Tuesday, September 28, 2010

day 30.

- who are you?
i am not who i used to be. when i think back to how i used to act and the things i used to say, i hate myself. how did i let myself become so heartless? i find myself crying because of the mistakes i made, the regrets. i fucked up my entire world. i used to believe everything that was told to me. from the insults to the lies, i believed it all. "audrey is so ugly," made me go home and stare in the mirror, pointing out my imperfections. "audrey, you will never be good enough for him," made me give up everything i had. i ruined myself. i self destructed and it didn't end there. i continually let people bring me down. i drank myself into a hole. i was completely alone among people who swore they cared. none of them gave two shits. only one person ever did and i pushed him so far away that i couldn't do anything. my life was hell and i made it that way.

it took all summer until i found myself. and when i did, it hit me like a ton of bricks. i had turned into a monster. i was trying so hard to push my feelings away, that i lost myself. i finally faced my fears and realized that i was wrong in so many ways. i looked at things from a different point of view. i was the one who fucked up. my true feelings were replaced with drunken slurs. by the end of summer, i gave up caring about what other people thought of me. i stopped believing all the lies and false hopes. i started living for me and tried finding out where my life was headed next. then the dream came and it hit me that i needed to make things right again. i needed to apologize to every single person that i hurt. i needed to admit that i was wrong. i needed to regret what i had done.

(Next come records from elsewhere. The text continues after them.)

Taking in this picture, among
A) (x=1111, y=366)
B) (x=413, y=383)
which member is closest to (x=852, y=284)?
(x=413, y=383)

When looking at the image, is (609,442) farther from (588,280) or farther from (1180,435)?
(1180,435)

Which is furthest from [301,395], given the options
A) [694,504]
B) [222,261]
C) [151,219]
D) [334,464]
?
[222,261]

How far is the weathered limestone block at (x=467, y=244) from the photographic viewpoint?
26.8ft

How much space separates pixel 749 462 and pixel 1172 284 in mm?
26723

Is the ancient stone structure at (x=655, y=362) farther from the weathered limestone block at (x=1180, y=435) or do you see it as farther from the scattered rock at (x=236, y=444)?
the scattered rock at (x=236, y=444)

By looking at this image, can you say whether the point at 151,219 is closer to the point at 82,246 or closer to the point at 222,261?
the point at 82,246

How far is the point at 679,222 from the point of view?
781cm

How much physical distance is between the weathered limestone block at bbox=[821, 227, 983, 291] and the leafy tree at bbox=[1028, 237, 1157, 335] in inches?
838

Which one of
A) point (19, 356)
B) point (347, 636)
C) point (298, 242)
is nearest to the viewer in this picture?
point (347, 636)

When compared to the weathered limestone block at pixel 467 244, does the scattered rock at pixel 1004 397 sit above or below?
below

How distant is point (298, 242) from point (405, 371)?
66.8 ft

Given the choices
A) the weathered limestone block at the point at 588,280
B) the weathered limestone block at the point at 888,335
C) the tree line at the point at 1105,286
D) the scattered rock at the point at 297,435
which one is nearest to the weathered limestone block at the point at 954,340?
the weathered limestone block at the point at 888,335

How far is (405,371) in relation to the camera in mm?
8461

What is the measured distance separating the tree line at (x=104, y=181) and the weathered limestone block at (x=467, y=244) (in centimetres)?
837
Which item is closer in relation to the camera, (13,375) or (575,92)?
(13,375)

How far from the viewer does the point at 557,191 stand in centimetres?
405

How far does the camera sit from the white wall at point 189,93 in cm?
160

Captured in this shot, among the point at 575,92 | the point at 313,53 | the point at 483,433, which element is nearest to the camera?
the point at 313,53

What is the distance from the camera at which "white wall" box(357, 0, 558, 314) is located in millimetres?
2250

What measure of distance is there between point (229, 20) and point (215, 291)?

so who am i? i am a girl with a fucked up past and a reputation for making mistakes. i have a huge heart and finally know how to put it to good use. i have one regret in life and i have learned to admit when i am wrong. i do not listen to the lies that are fed to me. i don't take advice from others if i disagree with them. i don't make promises i cannot keep. i do my best to make sure the people i surround myself with are happy.  i'm audrey. i shattered my world and i am trying to put the pieces back together day by day. i am no longer numb. i am no longer heartless. i am no longer cold. i am alive. i am in love. i am free.